#### Required task:
Reproduce word for word the part of the passage below on the smells of the past that begins at "When we unpack" and stops after "smelled of fat.".

#### Passage provided:

==*==

But what did it smell like? That seems more elusive, but just as important. Smell is critical to forming memories, and recent research has highlighted links between odors/scents and the formation of memories, especially episodic and emotional memories, and summarized well here and here. So knowing what the past smelled like–and that is a crazy big generalization–would help us understand the way people experienced their lives and formed memories, like Proust and his madeleines.

But it’s easy, you say, the past smelled of horse dung, urine, and wood smoke, and to a degree it did. But yesterday, sitting on the hill of the John Brown House watching weather slowly come in from up the Bay, I thought of the smells of Providence. The lawn smelled of dry mowed grass, because it had been mowed in the sun on Monday. The wind smelled of fish and salt water as it whipped up off Narragansett Bay, and I thought of the smell of the shift, apron and shirt washed at the farm on Saturday, and realized we forget the smell of laundry.

When we unpack from an event, the house smells different: things reek of wood smoke, sweat, and black powder, and sometimes rain. The smoke smells a little different each time, depending on the wood we burn. But the things from the farm smelled really different, and it was the laundry. It smelled of fat.

Basic soap is made of fat rendered with wood ash and lye, though fancy soaps used olive oil instead of animal fat. So my laundry smelled of the soap that was used, just as it does today, but this soap had both a softer and a stronger odor. That is, there wasn’t the bite of chemical backlash you get with some detergents, but one shirt, one shift, and one apron, folded, created a marked island of scent in the corner of the room.

==*==

#### Given data:
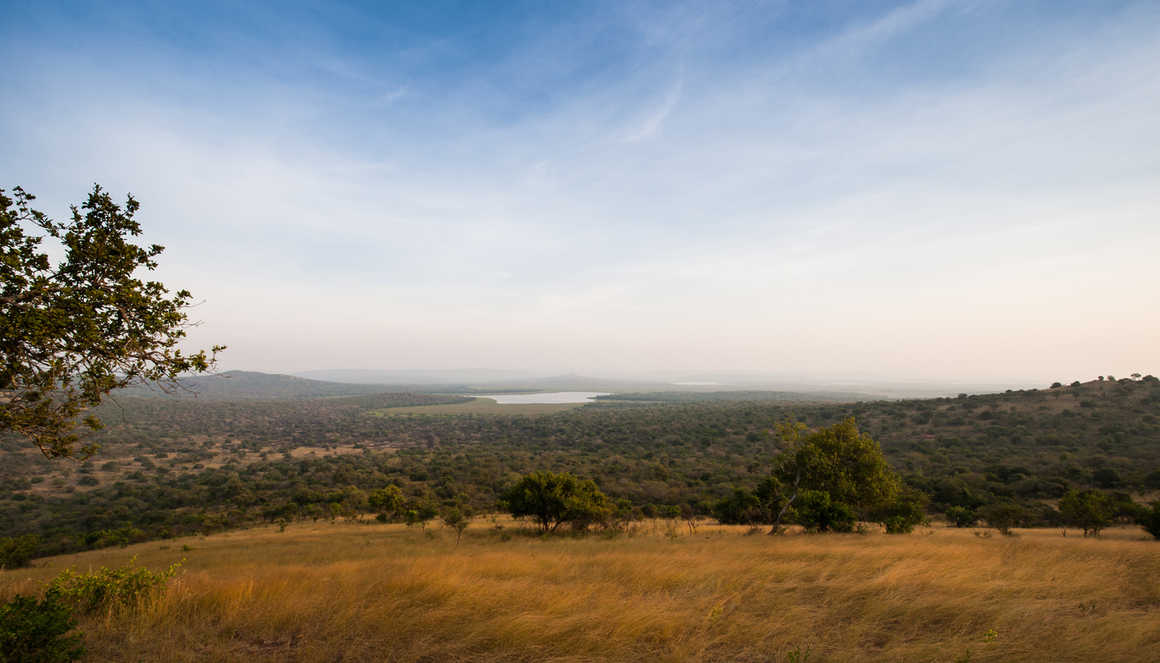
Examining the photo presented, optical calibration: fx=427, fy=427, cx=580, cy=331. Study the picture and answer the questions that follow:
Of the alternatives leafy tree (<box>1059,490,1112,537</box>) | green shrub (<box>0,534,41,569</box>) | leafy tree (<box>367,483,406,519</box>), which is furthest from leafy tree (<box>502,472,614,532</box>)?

==*==

#### Final result:
When we unpack from an event, the house smells different: things reek of wood smoke, sweat, and black powder, and sometimes rain. The smoke smells a little different each time, depending on the wood we burn. But the things from the farm smelled really different, and it was the laundry. It smelled of fat.